REQUIREMENTS: Starting with the entry line that contains "Rank point (771, 183)" and going on through the line that contains "Answer: point (213, 219), point", write those lines out again with "camera distance" swapped for "distance from the camera" and nothing else changed.

DATA EXCERPTS:
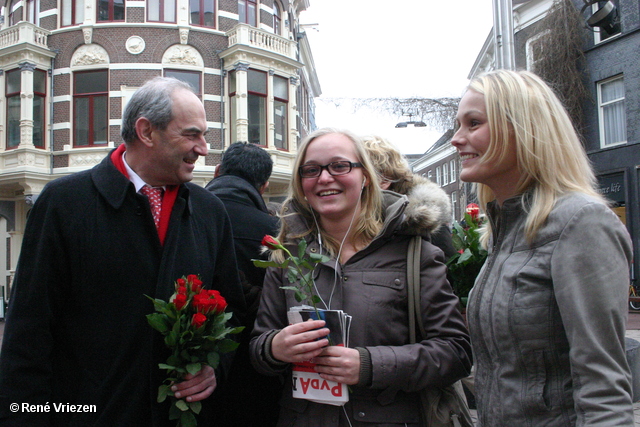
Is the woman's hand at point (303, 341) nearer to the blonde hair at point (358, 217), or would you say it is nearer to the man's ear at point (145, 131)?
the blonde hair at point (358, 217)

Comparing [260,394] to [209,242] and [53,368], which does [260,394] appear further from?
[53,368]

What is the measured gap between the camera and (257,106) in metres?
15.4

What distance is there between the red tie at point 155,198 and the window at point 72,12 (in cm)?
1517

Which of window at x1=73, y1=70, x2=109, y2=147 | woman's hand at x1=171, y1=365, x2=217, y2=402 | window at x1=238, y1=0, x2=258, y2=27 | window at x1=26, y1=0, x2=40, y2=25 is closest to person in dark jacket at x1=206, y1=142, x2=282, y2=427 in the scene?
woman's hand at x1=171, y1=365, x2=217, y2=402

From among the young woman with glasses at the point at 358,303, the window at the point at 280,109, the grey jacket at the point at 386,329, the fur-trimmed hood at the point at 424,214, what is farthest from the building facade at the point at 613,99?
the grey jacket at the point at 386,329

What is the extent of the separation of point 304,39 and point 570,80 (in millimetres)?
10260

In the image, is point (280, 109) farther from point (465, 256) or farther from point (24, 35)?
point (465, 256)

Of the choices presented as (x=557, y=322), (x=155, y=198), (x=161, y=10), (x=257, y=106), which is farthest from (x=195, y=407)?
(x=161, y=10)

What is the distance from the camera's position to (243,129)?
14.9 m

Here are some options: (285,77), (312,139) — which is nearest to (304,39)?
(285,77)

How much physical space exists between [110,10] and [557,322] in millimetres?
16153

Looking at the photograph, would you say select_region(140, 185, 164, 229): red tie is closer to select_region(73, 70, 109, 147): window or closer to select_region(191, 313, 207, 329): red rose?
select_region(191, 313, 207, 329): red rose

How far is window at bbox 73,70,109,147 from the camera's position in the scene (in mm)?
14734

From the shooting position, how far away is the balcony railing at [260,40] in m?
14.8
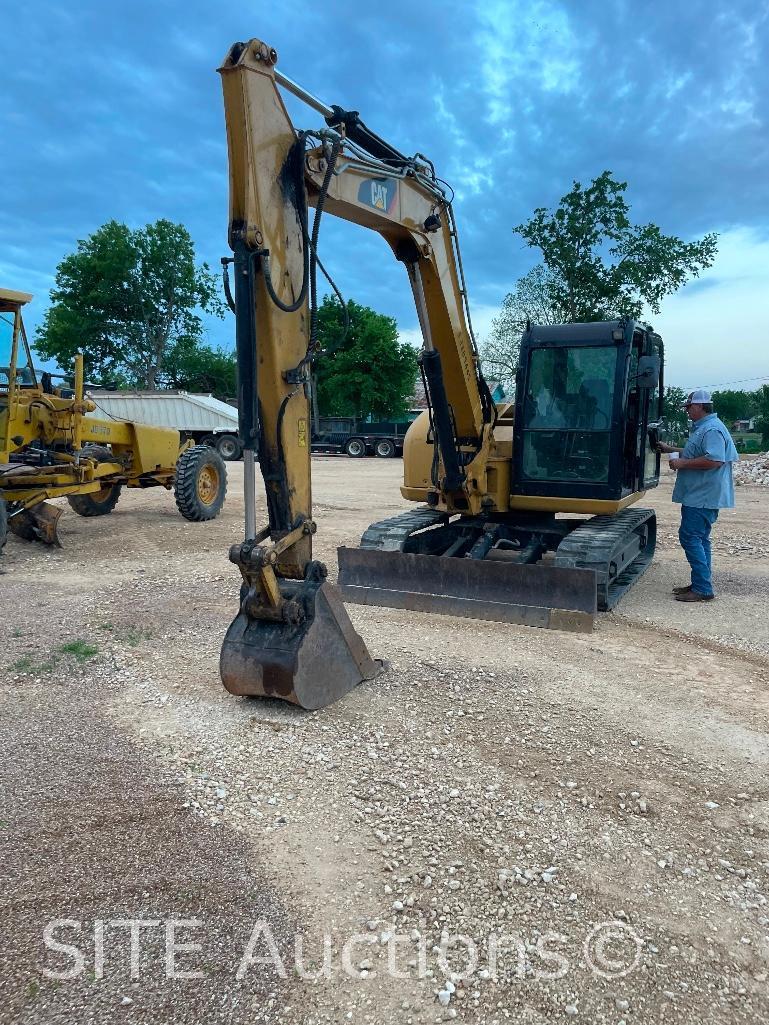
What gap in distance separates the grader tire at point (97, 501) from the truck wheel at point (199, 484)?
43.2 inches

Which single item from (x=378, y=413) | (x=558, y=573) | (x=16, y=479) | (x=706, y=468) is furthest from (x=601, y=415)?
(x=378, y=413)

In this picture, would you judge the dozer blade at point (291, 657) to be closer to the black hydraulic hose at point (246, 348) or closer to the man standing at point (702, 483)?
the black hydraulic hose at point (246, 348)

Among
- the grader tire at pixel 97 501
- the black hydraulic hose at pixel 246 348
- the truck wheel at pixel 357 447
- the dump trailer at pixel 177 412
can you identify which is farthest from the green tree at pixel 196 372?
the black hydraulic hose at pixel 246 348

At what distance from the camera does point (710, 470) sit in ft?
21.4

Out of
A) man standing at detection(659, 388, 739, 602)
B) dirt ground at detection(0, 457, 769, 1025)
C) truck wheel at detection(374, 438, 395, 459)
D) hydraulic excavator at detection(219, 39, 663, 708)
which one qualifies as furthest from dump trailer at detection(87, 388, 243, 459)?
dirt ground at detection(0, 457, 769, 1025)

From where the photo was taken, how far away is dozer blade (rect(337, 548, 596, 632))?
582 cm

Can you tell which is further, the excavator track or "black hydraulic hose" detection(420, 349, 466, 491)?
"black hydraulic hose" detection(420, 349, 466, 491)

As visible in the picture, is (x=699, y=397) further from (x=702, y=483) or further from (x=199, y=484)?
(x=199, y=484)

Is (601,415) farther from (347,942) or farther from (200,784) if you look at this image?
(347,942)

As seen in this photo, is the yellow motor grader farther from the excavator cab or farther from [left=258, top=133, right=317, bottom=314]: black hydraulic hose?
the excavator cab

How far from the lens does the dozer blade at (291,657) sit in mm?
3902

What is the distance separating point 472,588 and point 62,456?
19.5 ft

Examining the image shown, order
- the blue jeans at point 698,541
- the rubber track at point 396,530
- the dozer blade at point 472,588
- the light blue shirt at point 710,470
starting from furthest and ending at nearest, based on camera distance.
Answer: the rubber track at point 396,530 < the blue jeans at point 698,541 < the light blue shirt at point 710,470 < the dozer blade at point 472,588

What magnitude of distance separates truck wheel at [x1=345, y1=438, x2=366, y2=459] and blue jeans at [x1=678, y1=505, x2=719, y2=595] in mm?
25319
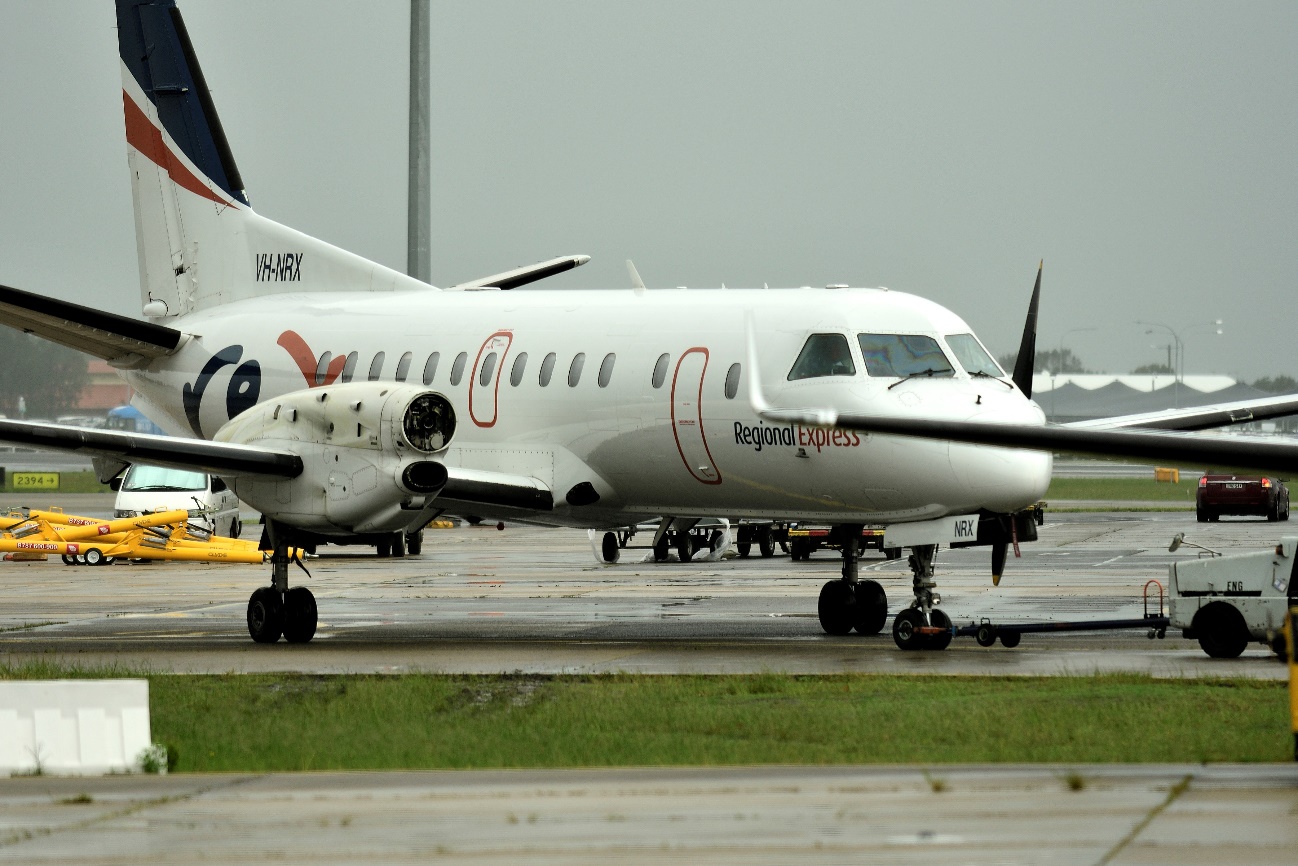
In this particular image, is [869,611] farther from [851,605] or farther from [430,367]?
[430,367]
==
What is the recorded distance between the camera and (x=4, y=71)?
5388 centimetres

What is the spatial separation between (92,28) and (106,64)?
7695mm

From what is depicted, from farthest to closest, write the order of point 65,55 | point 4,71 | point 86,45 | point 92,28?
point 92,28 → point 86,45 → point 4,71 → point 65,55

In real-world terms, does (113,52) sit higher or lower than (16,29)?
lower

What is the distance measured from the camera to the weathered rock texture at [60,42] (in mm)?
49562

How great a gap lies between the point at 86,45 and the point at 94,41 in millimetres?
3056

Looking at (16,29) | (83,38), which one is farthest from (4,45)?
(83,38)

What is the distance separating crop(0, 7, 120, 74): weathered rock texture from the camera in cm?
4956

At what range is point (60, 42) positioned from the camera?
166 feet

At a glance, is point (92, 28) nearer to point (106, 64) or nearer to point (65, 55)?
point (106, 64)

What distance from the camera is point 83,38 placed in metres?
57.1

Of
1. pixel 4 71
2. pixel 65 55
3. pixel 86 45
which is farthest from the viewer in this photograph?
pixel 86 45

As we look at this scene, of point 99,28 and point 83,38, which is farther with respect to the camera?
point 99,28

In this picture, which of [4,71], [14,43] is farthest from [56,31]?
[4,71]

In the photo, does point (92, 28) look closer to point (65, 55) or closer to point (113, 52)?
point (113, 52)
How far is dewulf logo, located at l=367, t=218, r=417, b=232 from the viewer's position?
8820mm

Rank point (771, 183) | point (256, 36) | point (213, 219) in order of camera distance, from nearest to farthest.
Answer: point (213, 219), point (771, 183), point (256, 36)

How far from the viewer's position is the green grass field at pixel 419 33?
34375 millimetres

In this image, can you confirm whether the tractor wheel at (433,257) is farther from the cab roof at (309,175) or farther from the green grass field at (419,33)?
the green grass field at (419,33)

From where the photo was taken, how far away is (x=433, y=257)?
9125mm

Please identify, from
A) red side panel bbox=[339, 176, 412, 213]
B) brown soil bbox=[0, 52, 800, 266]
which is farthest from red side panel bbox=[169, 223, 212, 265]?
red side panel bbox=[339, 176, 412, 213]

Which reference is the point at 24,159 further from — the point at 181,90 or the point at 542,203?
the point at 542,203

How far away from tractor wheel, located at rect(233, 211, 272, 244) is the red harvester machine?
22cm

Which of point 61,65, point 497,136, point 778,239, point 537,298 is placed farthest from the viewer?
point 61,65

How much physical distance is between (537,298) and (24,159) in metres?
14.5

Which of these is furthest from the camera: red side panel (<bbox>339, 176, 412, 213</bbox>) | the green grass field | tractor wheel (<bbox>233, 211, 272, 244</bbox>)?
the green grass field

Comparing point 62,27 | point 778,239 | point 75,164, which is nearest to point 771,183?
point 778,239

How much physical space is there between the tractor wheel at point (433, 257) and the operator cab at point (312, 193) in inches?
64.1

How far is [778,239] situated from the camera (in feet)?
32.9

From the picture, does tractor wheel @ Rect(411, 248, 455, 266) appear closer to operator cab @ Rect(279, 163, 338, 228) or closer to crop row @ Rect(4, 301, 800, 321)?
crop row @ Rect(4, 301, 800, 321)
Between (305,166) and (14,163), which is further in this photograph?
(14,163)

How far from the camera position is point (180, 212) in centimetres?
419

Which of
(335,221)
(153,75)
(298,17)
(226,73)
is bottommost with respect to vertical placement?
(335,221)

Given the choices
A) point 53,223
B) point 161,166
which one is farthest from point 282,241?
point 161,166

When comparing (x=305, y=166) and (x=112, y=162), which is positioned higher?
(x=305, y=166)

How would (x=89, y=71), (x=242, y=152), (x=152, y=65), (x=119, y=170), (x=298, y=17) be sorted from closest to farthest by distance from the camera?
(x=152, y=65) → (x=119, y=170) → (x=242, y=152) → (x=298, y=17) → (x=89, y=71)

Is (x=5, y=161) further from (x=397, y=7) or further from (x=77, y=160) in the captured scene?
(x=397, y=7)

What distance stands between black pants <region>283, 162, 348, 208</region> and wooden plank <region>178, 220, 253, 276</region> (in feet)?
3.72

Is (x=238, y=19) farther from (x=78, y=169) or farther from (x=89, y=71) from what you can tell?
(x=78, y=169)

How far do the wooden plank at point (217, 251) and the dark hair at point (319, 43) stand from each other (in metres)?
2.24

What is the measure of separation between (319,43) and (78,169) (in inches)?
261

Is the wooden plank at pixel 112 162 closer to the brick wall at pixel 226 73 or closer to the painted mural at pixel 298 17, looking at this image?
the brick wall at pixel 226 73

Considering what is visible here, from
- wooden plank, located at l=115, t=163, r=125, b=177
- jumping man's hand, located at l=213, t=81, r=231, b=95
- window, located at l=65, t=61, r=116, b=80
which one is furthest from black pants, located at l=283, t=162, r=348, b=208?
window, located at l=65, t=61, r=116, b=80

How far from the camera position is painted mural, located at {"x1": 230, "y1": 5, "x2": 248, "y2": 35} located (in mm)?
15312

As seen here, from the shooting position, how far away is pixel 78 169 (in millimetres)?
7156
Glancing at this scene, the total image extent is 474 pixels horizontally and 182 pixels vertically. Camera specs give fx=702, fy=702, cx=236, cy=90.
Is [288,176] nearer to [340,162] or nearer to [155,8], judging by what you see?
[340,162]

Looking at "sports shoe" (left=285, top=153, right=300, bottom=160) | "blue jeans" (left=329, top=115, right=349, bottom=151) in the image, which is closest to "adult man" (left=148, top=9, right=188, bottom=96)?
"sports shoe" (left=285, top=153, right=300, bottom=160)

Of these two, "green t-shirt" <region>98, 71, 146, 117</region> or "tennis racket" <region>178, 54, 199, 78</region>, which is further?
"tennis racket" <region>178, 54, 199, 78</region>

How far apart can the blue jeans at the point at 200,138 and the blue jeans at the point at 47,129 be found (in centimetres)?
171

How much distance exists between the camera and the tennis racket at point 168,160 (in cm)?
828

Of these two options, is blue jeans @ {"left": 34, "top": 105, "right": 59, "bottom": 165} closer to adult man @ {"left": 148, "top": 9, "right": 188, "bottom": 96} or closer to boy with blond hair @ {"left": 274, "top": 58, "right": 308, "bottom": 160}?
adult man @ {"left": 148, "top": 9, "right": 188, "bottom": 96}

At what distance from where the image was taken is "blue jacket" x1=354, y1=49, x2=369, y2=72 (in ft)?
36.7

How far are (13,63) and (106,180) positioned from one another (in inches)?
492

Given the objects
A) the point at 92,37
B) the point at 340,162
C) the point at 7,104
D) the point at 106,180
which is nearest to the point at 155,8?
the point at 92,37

ANSWER TO THIS TASK:
Rank point (771, 183) | point (256, 36) | point (213, 219) in order of distance from the camera, from nearest to farthest.
Answer: point (213, 219), point (771, 183), point (256, 36)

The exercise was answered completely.